A banca explora a confusão entre fissura anal e úlceras de origem infecciosa, além de inverter a localização típica da lesão. A fissura primária ocorre em 90% dos casos na linha média posterior (não anterior), e o tratamento inicial é clínico, não com antibióticos. A presença de uma única úlcera na linha média, com história de constipação e dor à evacuação, é altamente sugestiva de fissura anal, não de infecção sexualmente transmissível.
Alternativa A — ❌ Incorreta
A alternativa erra ao afirmar que a úlcera anal está associada a infecções sexualmente transmissíveis e que o tratamento é com antibioticoterapia. A fissura anal primária é uma lesão traumática, não infecciosa, e o tratamento inicial é clínico, com medidas conservadoras (correção do hábito intestinal, higiene local e, se necessário, pomadas relaxantes do esfíncter). A antibioticoterapia não é indicada para fissura anal primária, e a investigação adicional é desnecessária quando o quadro é típico.

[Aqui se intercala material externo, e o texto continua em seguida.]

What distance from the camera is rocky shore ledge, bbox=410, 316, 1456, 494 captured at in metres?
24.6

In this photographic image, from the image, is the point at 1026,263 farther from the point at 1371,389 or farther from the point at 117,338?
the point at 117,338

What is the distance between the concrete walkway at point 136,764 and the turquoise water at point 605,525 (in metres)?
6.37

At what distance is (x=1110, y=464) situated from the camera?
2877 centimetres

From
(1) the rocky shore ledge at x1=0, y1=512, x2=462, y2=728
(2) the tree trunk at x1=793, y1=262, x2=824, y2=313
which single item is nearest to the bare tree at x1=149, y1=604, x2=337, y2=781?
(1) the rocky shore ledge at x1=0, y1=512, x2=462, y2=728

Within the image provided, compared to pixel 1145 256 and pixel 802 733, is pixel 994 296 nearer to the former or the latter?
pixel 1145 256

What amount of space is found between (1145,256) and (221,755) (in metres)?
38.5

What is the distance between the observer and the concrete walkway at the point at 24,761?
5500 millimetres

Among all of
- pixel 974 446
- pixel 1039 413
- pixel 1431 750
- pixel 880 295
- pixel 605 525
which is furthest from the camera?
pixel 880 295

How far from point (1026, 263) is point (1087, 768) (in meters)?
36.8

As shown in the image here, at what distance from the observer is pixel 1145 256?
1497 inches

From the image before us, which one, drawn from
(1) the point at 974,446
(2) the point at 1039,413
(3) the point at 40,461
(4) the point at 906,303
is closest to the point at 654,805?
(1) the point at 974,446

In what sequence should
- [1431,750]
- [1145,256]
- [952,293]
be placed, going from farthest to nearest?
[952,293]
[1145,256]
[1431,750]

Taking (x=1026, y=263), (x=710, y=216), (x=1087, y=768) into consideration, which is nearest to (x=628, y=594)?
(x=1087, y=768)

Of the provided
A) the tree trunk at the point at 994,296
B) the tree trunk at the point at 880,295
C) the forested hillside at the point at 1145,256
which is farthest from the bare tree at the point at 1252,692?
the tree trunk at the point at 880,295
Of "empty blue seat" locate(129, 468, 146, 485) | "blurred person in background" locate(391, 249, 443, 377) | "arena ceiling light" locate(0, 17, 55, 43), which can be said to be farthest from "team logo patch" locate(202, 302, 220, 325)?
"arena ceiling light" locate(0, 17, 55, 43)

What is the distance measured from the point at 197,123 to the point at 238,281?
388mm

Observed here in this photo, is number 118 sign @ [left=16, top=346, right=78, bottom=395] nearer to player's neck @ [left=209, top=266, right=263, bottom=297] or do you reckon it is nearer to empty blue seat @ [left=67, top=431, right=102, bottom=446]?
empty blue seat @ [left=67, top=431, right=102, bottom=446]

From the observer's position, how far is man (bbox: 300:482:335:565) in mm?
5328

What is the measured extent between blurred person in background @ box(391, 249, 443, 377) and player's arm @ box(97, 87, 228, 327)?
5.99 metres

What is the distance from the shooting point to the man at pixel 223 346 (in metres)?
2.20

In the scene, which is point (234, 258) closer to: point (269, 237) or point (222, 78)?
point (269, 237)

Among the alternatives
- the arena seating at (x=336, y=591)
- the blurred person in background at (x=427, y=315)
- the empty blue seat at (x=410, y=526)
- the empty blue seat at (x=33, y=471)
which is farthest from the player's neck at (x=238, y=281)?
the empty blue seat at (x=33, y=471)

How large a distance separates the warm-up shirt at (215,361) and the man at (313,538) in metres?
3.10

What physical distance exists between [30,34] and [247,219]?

Alternativa B — ❌ Incorreta
A alternativa contém dois erros: primeiro, afirma que a fissura crônica está localizada em 90% dos casos na região anterior, quando na verdade a localização típica é na linha média posterior. Segundo, sugere que o tratamento deve ser apenas com sintomáticos, o que é insuficiente para a fissura crônica, que pode necessitar de medidas específicas para relaxar o esfíncter anal interno (como nitratos tópicos ou bloqueadores de canal de cálcio) e, em casos refratários, cirurgia.
Alternativa C — ✅ Correta ⟵ GABARITO
A alternativa está correta ao definir a fissura anal crônica pelo tempo de sintomas (mais de 4 a 8 semanas) e pelo aspecto da lesão (fibrose, bordas endurecidas e exposição das fibras do esfíncter anal interno). A manometria anorretal pode ter validade no tratamento, pois avalia a pressão de repouso do esfíncter, auxiliando na decisão entre tratamento clínico e cirúrgico. A paciente apresenta sintomas há 5 meses, o que confirma a cronicidade, e o quadro clínico é típico.
Alternativa D — ❌ Incorreta
A alternativa erra ao afirmar que a fissura anal ocorre na maioria dos casos na linha média anterior. A localização típica é na linha média posterior (90% dos casos). Além disso, a fissura expõe as fibras do esfíncter anal interno, não externo. A investigação para outras patologias é indicada apenas quando há sinais de alarme, como fissuras múltiplas, localização atípica ou ausência de resposta ao tratamento, o que não é o caso.
Alternativa E — ❌ Incorreta
A alternativa erra ao descrever a lesão como uma úlcera única acima da linha pectínea, característica de infecção sexualmente transmissível, e ao indicar tratamento com doxiciclina. A fissura anal é uma laceração distal à linha denteada, não uma úlcera acima dela. O quadro clínico da paciente (dor à evacuação, constipação, hematoquezia) é típico de fissura anal, não de IST, e o tratamento com doxiciclina não é indicado.